WRITTEN REQUEST
Print the line containing "Is (x=1064, y=82)" and each line after it through the end, please, with nothing added.

Data listing:
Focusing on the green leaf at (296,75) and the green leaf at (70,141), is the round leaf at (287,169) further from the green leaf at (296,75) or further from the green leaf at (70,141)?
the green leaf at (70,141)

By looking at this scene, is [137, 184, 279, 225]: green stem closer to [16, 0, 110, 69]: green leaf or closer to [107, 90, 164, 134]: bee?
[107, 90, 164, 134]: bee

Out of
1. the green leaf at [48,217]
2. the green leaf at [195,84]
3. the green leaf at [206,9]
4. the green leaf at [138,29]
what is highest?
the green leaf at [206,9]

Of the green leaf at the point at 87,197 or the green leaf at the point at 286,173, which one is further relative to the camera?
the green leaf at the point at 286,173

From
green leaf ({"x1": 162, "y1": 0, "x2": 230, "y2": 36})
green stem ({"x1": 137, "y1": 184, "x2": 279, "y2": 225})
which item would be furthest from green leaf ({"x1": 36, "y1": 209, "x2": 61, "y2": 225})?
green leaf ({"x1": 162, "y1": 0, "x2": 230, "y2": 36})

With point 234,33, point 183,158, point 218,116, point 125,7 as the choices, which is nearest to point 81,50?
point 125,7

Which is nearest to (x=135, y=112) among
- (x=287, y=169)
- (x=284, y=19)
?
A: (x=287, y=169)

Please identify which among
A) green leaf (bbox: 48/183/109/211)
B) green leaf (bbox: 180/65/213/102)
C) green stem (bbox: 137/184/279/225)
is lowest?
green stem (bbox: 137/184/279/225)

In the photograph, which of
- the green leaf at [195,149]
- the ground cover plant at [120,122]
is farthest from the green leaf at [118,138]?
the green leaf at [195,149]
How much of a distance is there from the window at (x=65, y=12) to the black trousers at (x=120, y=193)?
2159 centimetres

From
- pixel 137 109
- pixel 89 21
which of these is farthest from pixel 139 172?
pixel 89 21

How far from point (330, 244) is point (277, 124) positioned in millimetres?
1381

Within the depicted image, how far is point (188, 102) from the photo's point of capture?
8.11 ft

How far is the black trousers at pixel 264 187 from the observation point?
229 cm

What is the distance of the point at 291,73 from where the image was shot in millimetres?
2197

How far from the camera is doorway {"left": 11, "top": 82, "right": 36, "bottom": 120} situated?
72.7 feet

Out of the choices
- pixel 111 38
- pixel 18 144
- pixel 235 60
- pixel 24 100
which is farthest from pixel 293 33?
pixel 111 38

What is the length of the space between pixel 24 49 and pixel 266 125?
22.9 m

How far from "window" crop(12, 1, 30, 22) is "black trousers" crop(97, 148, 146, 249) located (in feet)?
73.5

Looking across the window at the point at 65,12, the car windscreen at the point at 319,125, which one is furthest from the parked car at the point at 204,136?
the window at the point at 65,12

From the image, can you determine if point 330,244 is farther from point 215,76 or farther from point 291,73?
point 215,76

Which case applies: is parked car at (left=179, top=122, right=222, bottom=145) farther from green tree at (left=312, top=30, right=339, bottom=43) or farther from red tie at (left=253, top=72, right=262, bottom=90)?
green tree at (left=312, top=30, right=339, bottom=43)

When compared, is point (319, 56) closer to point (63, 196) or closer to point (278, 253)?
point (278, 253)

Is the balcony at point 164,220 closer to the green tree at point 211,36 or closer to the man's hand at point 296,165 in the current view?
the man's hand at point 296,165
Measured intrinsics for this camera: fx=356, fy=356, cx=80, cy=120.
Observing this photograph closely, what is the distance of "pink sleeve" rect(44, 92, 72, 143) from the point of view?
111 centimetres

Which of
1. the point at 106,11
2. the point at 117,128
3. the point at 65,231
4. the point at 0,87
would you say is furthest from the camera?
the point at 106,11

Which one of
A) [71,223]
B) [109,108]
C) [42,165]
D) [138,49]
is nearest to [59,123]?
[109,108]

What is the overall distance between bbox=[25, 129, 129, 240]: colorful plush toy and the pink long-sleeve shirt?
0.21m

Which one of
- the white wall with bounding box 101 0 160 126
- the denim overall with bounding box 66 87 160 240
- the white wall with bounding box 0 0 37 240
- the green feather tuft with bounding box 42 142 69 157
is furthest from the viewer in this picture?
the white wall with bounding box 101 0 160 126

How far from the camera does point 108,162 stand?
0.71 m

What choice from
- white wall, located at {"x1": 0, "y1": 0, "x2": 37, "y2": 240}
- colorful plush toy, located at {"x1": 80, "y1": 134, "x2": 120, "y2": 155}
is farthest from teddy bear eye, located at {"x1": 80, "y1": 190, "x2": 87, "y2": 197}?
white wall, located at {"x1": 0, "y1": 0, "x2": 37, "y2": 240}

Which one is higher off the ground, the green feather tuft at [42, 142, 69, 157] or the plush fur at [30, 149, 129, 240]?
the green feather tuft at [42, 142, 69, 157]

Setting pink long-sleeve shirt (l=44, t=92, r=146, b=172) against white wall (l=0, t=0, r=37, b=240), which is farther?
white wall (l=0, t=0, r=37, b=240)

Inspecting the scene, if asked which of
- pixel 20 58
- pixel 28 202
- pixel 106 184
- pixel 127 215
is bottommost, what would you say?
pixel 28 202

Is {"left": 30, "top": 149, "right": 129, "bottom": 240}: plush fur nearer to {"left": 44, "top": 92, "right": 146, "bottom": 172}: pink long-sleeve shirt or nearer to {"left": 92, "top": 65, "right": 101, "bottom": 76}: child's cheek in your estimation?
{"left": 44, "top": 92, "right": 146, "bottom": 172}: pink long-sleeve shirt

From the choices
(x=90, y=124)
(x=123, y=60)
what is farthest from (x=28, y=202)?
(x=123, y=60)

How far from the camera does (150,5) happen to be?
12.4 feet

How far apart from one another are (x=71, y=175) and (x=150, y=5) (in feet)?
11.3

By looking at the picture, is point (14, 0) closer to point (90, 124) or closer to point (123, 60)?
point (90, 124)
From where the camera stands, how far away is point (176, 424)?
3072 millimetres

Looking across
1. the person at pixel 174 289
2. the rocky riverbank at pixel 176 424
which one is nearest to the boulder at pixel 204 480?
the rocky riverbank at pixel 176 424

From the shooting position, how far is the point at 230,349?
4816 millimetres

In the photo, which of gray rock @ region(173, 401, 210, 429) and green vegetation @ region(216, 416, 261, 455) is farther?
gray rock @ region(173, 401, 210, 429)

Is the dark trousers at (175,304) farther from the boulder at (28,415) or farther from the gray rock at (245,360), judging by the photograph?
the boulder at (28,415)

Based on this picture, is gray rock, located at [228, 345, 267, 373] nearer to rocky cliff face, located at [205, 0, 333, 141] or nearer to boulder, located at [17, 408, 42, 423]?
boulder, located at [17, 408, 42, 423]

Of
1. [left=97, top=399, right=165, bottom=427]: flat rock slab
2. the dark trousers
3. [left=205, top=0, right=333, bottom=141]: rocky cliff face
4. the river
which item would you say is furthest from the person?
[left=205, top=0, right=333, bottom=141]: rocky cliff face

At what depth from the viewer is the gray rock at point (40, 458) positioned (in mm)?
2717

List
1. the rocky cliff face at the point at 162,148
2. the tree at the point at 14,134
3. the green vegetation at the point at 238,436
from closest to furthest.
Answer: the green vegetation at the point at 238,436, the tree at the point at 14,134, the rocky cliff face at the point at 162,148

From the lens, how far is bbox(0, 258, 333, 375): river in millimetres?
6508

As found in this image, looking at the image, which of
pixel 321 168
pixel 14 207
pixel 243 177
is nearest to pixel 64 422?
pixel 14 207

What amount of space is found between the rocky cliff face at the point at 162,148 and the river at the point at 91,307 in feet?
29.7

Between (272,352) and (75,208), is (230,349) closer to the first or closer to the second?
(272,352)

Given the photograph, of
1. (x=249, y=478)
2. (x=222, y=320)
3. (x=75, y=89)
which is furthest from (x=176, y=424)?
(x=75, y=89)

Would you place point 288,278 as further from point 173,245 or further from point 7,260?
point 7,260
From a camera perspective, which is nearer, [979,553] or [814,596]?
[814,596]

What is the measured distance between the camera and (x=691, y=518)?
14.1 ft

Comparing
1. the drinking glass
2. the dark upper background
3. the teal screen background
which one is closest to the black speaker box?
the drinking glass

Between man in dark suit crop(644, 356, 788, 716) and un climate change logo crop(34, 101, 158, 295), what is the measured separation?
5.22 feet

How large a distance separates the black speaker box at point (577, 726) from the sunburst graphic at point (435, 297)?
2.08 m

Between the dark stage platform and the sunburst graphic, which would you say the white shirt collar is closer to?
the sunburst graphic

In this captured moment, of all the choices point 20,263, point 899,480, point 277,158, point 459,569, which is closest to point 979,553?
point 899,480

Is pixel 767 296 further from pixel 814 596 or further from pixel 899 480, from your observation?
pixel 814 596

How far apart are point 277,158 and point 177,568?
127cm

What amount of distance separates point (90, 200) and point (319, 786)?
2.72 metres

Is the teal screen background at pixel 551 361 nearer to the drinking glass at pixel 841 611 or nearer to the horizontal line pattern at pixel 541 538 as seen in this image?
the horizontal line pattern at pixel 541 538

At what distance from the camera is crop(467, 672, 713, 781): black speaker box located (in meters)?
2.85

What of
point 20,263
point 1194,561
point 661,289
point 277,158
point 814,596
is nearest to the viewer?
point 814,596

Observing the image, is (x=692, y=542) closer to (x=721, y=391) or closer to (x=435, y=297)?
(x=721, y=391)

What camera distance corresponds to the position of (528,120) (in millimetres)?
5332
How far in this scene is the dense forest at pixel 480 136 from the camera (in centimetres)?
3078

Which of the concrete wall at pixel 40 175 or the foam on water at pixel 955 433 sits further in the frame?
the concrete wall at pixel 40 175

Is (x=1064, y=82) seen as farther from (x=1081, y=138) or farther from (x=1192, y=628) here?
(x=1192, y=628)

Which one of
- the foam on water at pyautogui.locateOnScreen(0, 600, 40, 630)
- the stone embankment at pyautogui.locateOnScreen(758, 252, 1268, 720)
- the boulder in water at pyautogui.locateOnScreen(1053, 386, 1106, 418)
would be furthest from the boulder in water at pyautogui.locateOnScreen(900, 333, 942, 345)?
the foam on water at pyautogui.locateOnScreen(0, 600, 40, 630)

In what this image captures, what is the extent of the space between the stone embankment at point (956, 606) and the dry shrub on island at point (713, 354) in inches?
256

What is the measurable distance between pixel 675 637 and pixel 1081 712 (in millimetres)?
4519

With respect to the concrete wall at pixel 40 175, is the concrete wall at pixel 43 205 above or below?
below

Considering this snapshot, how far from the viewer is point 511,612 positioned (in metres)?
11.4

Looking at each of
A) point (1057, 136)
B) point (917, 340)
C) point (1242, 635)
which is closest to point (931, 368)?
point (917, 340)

RIGHT ANSWER
Is (x=1064, y=82) seen as farther from (x=1081, y=138) or farther from (x=1192, y=628) here?
(x=1192, y=628)

Which one of
- the foam on water at pyautogui.locateOnScreen(0, 600, 40, 630)
- the stone embankment at pyautogui.locateOnScreen(758, 252, 1268, 720)
- the boulder in water at pyautogui.locateOnScreen(1053, 386, 1106, 418)
would be furthest from the boulder in water at pyautogui.locateOnScreen(900, 333, 942, 345)?
the foam on water at pyautogui.locateOnScreen(0, 600, 40, 630)

In what this image captures, what is the extent of the space between the stone embankment at point (956, 606) and the dry shrub on island at point (713, 354) in inches?
256

What is the measurable distance between pixel 675 637 and pixel 1081 712 (in millimetres)?
4519

With respect to the concrete wall at pixel 40 175, is the concrete wall at pixel 43 205 above or below?
below

Considering this snapshot, how far from the viewer is point 511,612 positioned (in metres)?
11.4

Looking at each of
A) point (1057, 136)
B) point (917, 340)
C) point (1242, 635)
which is closest to point (931, 368)?
point (917, 340)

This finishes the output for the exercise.